== THE REQUEST ==
Reproduce the entries below, substituting "observer" for each occurrence of "camera" and leaving all other text unchanged.

Spatial relationship records:
:::::
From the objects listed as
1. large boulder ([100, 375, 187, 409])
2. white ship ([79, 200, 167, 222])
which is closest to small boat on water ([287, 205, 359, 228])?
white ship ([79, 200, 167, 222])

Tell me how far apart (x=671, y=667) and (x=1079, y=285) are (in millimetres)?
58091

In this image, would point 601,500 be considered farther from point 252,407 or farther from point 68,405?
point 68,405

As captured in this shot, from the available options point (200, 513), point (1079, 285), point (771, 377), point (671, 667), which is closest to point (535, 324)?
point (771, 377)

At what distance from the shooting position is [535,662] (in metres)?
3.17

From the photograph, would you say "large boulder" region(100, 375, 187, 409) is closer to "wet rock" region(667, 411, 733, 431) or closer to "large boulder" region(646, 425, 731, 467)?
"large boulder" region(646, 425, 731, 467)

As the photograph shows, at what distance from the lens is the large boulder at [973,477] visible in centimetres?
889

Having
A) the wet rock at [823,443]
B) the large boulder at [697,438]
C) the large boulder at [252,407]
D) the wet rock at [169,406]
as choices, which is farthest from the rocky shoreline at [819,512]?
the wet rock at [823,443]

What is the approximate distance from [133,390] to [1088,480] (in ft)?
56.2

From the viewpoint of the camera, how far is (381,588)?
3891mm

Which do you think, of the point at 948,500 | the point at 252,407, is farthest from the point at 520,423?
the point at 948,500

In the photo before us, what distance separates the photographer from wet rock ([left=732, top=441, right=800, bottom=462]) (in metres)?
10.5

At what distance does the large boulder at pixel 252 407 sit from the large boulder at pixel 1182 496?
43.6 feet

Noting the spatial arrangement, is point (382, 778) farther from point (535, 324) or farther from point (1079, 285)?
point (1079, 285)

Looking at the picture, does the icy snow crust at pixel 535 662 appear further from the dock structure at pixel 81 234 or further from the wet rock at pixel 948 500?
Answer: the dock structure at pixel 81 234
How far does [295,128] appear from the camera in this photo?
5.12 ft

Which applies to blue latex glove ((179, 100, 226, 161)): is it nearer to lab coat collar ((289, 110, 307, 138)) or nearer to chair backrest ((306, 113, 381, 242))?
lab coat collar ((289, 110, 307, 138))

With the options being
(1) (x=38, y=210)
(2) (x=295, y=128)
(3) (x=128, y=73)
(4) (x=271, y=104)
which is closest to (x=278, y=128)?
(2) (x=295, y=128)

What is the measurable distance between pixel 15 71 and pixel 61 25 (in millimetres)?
:::::
== EXPECTED ANSWER ==
From the objects listed as
1. large boulder ([100, 375, 187, 409])
2. white ship ([79, 200, 167, 222])
which is closest to small boat on water ([287, 205, 359, 228])?
white ship ([79, 200, 167, 222])

Tell me how far apart (x=671, y=667) and (x=1079, y=285) are (in millimetres)?
58091

In this image, would point 601,500 be considered farther from point 252,407 or farther from point 68,405?
point 68,405

As captured in this shot, from the available options point (200, 513), point (1079, 285), point (771, 377), point (671, 667), which is closest to point (535, 324)?
point (771, 377)

At what distance from the shooting position is [535,662] (in metres)?
3.17

From the photograph, would you say "large boulder" region(100, 375, 187, 409) is closer to "wet rock" region(667, 411, 733, 431) or closer to "large boulder" region(646, 425, 731, 467)?
"large boulder" region(646, 425, 731, 467)

As the photograph shows, at what distance from the lens is the large boulder at [973,477] visible in centimetres?
889

Having
A) the wet rock at [823,443]
B) the large boulder at [697,438]
C) the large boulder at [252,407]
D) the wet rock at [169,406]
as choices, which is farthest from the rocky shoreline at [819,512]?
the wet rock at [823,443]

What is the approximate distance from [133,390] to [1088,480] (in ft)?
56.2

From the viewpoint of the observer, how far is (381,588)?
3891mm

Which do you think, of the point at 948,500 | the point at 252,407, is farthest from the point at 520,423?
the point at 948,500

In the photo before us, what distance separates the photographer from wet rock ([left=732, top=441, right=800, bottom=462]) (in metres)?
10.5

At what distance does the large boulder at pixel 252 407 sit from the large boulder at pixel 1182 496?
43.6 feet

Noting the spatial arrangement, is point (382, 778) farther from point (535, 324) or farther from point (1079, 285)?
point (1079, 285)

Looking at the picture, does the icy snow crust at pixel 535 662 appear further from the dock structure at pixel 81 234 or further from the wet rock at pixel 948 500?
Answer: the dock structure at pixel 81 234
How far does [295,128] appear from the observer in this photo?
5.12 ft

Which applies to blue latex glove ((179, 100, 226, 161)): is it nearer to lab coat collar ((289, 110, 307, 138)) or nearer to chair backrest ((306, 113, 381, 242))?
lab coat collar ((289, 110, 307, 138))

With the options being
(1) (x=38, y=210)
(2) (x=295, y=128)
(3) (x=128, y=73)
(4) (x=271, y=104)
which is closest to (x=278, y=128)?
(2) (x=295, y=128)

What is the measurable distance between pixel 15 71 and pixel 61 25 (in millimetres)?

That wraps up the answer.